## Task requirements
a - Reproduce everything in the scrcpy passage from "On the first" down to "in the future).".
b - According to the scrcpy passage, why is "a dummy byte" sent from the device to the client on the first socket when the tunnel is forward? Answer in one to three sentences.

## Given passage
Video frames are sent to the screen/display to be rendered in the scrcpy window.
They may also be sent to a V4L2 sink.

Audio "frames" (an array of decoded samples) are sent to the audio player.

Controller

The controller is responsible to send control messages to the device. It
runs in a separate thread, to avoid I/O on the main thread.

On SDL event, received on the main thread, the input manager creates
appropriate control messages. It is responsible to convert SDL events to
Android events. It then pushes the control messages to a queue hold by the
controller. On its own thread, the controller takes messages from the queue,
that it serializes and sends to the client.

Protocol

The protocol between the client and the server must be considered internal: it
may (and will) change at any time for any reason. Everything may change (the
number of sockets, the order in which the sockets must be opened, the data
format on the wire…) from version to version. A client must always be run with a
matching server version.

This section documents the current protocol in scrcpy v2.1.

Connection

Firstly, the client sets up an adb tunnel:

# By default, a reverse redirection: the computer listens, the device connects
adb reverse localabstract:scrcpy_<SCID> tcp:27183

# As a fallback (or if --force-adb forward is set), a forward redirection:
# the device listens, the computer connects
adb forward tcp:27183 localabstract:scrcpy_<SCID>

(<SCID> is a 31-bit random number, so that it does not fail when several
scrcpy instances start "at the same time" for the same device.)

Then, up to 3 sockets are opened, in that order:

  • a video socket
  • an audio socket
  • a control socket

Each one may be disabled (respectively by --no-video, --no-audio and
--no-control, directly or indirectly). For example, if --no-audio is set,
then the video socket is opened first, then the control socket.

On the first socket opened (whichever it is), if the tunnel is forward, then
a dummy byte is sent from the device to the client. This allows to detect a
connection error (the client connection does not fail as long as there is an adb
forward redirection, even if nothing is listening on the device side).

Still on this first socket, the device sends some metadata to
the client (currently only the device name, used as the window title, but there
might be other fields in the future).

You can read the client and server
code for more details.

Then each socket is used for its intended purpose.

Video and audio

On the video and audio sockets, the device first sends some codec
metadata
:

  • On the video socket, 12 bytes:
    • the codec id (u32) (H264, H265 or AV1)
    • the initial video width (u32)
    • the initial video height (u32)
  • On the audio socket, 4 bytes:
    • the codec id (u32) (OPUS, AAC or RAW)

Then each packet produced by MediaCodec is sent, prefixed by a 12-byte frame
header
:

  • config packet flag (u1)

## Data provided

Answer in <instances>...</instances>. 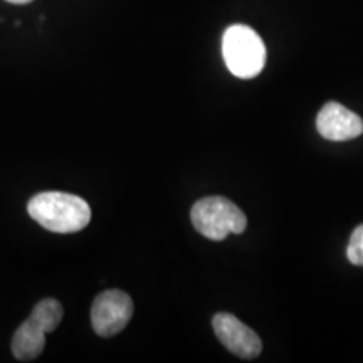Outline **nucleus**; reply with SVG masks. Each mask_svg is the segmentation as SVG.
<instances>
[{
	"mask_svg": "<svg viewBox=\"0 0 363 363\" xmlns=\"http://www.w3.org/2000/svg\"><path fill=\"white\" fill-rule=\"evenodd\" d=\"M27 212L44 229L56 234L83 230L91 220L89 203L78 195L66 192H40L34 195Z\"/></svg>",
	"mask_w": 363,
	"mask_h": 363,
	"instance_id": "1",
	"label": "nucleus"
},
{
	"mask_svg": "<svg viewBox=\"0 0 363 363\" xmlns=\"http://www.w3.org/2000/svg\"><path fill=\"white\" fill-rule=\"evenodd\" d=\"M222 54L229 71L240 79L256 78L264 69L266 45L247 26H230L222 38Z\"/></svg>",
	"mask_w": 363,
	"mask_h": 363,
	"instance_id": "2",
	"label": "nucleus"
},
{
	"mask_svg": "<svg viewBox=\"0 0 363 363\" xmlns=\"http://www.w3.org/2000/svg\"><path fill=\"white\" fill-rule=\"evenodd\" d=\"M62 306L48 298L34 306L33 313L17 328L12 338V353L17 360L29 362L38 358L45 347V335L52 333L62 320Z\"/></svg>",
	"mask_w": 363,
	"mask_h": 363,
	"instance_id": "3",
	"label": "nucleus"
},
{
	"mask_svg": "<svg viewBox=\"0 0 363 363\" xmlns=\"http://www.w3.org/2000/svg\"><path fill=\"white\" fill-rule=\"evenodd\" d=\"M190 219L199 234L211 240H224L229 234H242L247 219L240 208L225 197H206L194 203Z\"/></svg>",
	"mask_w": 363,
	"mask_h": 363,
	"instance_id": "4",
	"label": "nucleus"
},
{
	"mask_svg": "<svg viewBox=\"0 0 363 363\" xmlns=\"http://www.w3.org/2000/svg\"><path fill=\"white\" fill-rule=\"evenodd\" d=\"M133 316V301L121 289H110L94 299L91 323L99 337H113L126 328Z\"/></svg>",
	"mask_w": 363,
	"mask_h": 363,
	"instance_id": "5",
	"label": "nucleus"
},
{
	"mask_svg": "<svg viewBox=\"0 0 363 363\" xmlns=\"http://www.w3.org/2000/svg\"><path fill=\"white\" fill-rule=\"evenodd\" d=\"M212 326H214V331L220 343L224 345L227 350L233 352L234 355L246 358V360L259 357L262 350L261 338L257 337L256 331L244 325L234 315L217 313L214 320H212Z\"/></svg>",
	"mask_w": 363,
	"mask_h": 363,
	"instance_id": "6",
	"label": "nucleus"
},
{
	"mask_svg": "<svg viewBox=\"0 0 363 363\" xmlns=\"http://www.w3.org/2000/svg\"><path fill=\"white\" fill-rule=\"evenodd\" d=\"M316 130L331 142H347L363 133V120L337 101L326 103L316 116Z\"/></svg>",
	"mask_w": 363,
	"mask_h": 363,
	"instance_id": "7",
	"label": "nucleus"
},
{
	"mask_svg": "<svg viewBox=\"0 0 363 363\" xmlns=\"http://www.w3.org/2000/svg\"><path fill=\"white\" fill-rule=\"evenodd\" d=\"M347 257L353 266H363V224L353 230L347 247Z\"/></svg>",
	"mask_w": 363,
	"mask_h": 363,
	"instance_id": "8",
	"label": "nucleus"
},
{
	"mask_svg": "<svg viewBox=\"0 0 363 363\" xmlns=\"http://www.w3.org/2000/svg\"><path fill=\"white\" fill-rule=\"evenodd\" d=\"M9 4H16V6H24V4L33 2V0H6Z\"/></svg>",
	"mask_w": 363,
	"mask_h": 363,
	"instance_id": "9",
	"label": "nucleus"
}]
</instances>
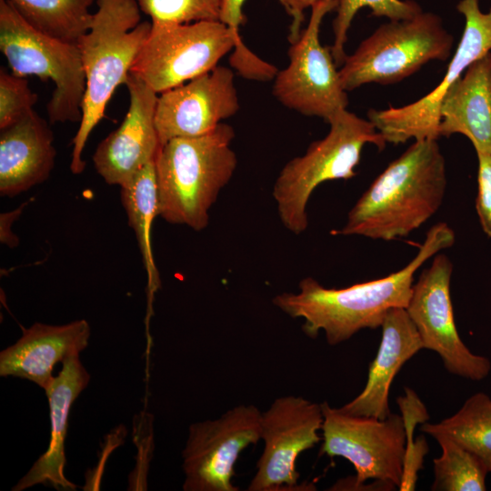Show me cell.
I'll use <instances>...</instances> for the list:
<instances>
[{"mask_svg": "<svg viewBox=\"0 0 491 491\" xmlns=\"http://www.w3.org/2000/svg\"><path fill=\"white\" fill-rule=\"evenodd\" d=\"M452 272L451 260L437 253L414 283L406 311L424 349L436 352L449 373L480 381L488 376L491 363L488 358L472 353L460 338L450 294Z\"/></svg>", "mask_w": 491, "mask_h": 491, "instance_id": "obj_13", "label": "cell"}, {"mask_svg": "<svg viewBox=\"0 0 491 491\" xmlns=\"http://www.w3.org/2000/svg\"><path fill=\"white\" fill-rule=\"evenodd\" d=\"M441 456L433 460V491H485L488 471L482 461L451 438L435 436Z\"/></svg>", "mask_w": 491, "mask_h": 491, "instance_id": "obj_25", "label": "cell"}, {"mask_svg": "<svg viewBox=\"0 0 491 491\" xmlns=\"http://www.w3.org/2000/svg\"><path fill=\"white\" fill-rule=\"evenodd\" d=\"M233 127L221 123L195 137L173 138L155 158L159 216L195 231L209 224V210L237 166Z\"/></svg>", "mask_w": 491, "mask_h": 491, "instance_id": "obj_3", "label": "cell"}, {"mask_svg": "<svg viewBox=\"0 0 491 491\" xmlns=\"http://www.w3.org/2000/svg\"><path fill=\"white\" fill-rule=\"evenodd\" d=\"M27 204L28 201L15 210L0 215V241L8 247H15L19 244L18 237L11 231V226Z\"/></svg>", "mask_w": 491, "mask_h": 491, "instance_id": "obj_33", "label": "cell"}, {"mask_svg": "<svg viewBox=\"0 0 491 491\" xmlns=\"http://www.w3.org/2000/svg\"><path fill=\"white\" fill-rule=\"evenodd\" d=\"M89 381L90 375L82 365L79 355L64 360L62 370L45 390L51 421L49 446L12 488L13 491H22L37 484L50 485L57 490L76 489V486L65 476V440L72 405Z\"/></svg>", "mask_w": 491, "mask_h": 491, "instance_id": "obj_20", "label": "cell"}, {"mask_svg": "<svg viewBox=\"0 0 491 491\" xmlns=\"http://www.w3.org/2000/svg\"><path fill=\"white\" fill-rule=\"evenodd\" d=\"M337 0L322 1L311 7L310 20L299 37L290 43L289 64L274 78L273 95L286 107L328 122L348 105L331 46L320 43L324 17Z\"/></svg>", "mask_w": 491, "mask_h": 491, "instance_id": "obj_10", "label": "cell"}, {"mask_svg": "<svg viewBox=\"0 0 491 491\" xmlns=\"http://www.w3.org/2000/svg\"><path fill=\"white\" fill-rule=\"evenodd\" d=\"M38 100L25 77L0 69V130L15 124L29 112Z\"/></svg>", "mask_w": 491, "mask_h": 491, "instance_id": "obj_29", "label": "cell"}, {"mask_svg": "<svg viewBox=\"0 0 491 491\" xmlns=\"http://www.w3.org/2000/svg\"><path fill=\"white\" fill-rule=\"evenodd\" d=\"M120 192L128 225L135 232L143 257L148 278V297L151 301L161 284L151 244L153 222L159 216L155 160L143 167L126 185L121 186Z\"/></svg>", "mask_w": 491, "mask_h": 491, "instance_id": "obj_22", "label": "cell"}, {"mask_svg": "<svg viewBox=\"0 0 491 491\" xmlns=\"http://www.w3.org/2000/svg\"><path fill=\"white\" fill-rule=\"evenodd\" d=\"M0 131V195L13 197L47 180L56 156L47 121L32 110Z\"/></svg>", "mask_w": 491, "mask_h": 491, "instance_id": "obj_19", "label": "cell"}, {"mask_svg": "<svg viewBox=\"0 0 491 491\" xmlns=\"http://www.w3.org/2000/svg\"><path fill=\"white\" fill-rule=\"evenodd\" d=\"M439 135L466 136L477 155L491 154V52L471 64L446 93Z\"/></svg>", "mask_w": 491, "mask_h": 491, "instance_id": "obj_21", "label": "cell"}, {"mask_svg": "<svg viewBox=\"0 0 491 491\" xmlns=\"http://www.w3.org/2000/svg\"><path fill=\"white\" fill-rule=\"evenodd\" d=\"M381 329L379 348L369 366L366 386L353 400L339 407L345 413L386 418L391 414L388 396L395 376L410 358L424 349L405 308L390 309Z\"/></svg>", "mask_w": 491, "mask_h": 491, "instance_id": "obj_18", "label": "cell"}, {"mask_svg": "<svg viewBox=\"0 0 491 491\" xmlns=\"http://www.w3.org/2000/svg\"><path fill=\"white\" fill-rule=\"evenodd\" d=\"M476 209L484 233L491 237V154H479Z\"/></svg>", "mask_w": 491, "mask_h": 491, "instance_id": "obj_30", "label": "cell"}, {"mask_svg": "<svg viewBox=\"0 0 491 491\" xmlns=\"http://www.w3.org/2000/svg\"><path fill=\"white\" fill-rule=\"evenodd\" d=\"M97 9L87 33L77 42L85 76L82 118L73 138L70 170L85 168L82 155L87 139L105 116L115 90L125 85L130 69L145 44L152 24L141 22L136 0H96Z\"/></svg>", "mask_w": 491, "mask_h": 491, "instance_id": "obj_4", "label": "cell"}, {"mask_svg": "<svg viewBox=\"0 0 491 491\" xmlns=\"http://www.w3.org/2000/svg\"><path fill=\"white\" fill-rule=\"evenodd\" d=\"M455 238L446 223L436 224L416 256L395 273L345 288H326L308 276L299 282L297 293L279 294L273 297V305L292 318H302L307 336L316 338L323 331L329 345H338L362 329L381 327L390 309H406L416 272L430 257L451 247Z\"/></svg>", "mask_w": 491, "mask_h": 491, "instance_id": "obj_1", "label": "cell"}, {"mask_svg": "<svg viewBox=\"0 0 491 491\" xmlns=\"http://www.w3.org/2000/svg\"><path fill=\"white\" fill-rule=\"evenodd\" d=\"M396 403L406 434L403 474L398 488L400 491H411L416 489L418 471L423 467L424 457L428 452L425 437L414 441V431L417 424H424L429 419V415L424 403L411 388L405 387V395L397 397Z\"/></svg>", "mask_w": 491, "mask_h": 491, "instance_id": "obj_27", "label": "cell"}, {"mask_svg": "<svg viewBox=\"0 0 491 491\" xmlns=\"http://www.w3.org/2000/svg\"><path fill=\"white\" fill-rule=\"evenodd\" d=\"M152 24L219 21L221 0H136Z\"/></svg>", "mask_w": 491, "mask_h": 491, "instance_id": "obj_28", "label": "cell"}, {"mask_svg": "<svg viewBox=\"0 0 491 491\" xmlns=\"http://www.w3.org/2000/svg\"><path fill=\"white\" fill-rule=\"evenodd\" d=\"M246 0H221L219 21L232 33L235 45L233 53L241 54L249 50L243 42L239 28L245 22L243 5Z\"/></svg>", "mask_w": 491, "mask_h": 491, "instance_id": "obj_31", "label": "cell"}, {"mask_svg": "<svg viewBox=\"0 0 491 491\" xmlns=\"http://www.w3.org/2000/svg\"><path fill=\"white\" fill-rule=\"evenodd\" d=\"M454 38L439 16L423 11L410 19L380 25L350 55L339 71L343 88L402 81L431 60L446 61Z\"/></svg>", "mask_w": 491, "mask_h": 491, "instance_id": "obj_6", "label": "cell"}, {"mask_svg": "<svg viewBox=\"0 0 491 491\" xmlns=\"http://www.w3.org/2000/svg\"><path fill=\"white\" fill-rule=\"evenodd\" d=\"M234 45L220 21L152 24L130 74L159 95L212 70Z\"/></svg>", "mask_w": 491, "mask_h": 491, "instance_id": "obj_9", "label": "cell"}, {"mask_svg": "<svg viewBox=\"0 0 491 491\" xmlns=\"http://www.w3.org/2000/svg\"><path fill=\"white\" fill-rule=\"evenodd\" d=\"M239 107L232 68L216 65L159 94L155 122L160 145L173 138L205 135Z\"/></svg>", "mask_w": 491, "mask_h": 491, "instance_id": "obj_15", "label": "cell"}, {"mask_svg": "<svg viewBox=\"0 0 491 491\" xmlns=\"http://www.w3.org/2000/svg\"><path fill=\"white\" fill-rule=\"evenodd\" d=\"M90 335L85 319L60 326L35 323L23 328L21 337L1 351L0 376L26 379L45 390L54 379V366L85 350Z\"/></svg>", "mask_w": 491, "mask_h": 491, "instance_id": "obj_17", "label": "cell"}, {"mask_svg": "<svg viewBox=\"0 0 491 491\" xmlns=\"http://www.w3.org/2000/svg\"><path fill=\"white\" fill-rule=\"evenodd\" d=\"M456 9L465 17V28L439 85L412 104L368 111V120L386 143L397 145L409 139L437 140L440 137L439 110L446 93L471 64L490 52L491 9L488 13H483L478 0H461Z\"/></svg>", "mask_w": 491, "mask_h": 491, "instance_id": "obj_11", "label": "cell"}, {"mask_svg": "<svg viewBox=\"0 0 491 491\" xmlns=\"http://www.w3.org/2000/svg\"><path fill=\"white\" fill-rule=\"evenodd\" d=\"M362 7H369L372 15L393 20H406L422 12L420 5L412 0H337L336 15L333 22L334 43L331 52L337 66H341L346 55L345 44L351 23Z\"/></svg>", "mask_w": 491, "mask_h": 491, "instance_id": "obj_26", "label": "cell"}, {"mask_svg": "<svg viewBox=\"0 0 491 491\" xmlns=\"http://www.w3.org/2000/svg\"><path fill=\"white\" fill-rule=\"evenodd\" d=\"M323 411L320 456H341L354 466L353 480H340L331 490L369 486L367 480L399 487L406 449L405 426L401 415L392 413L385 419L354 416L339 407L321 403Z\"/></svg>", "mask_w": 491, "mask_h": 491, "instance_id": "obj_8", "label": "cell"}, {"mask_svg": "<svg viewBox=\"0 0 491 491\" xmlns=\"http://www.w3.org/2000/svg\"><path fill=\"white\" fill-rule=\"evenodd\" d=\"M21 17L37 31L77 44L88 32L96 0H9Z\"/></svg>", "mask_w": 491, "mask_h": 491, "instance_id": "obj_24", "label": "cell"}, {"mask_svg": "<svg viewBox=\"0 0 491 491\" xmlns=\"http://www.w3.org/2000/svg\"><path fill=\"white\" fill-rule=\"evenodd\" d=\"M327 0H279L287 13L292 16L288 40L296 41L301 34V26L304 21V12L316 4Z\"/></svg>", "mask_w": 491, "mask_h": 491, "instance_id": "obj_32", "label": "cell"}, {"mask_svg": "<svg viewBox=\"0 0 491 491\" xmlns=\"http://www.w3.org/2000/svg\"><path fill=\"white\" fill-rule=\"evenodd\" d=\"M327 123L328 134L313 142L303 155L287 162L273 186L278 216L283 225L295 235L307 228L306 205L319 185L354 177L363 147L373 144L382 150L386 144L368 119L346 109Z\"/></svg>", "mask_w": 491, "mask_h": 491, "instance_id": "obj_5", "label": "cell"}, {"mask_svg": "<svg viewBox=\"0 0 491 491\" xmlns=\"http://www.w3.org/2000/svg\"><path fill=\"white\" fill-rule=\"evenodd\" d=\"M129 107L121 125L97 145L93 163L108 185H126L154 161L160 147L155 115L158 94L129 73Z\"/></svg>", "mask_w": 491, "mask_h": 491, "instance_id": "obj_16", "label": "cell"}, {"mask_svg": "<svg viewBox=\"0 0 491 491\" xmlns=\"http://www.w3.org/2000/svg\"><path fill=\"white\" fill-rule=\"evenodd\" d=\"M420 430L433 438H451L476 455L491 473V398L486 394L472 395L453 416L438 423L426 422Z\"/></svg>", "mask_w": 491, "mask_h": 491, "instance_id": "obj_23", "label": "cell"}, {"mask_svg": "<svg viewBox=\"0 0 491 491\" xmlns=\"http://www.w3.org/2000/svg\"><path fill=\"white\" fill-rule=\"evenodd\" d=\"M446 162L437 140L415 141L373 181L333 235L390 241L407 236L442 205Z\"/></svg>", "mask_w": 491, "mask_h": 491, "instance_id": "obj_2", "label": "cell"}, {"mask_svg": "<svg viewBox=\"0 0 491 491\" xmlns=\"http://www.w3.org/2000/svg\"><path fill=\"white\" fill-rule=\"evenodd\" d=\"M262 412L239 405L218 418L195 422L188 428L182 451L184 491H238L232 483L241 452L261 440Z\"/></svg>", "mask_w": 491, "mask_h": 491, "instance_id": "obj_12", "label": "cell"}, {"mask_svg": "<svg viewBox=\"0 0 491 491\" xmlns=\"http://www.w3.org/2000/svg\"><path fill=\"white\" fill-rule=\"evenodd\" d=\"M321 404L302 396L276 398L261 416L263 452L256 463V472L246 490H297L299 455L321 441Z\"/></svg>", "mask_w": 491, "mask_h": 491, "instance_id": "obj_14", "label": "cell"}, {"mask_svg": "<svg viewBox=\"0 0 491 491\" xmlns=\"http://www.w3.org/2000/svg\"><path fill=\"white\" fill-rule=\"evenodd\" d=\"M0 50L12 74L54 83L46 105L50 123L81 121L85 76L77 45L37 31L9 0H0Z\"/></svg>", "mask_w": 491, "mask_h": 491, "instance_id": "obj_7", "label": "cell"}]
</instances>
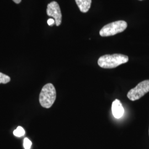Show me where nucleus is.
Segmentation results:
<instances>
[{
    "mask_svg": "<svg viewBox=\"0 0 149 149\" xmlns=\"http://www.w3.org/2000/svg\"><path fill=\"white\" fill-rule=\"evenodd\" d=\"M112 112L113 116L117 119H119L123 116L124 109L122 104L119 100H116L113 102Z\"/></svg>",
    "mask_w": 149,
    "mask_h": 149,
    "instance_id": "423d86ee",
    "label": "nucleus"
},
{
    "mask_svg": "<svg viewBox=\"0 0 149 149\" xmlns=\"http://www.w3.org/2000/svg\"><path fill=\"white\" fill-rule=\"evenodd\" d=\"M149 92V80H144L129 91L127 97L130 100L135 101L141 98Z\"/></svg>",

## Set of answers
a -
On the first socket opened (whichever it is), if the tunnel is forward, then
a dummy byte is sent from the device to the client. This allows to detect a
connection error (the client connection does not fail as long as there is an adb
forward redirection, even if nothing is listening on the device side).

Still on this first socket, the device sends some metadata to
the client (currently only the device name, used as the window title, but there
might be other fields in the future).

b - The dummy byte makes it possible to detect a connection error. With an adb forward redirection, the client's connection does not fail even if nothing is listening on the device side.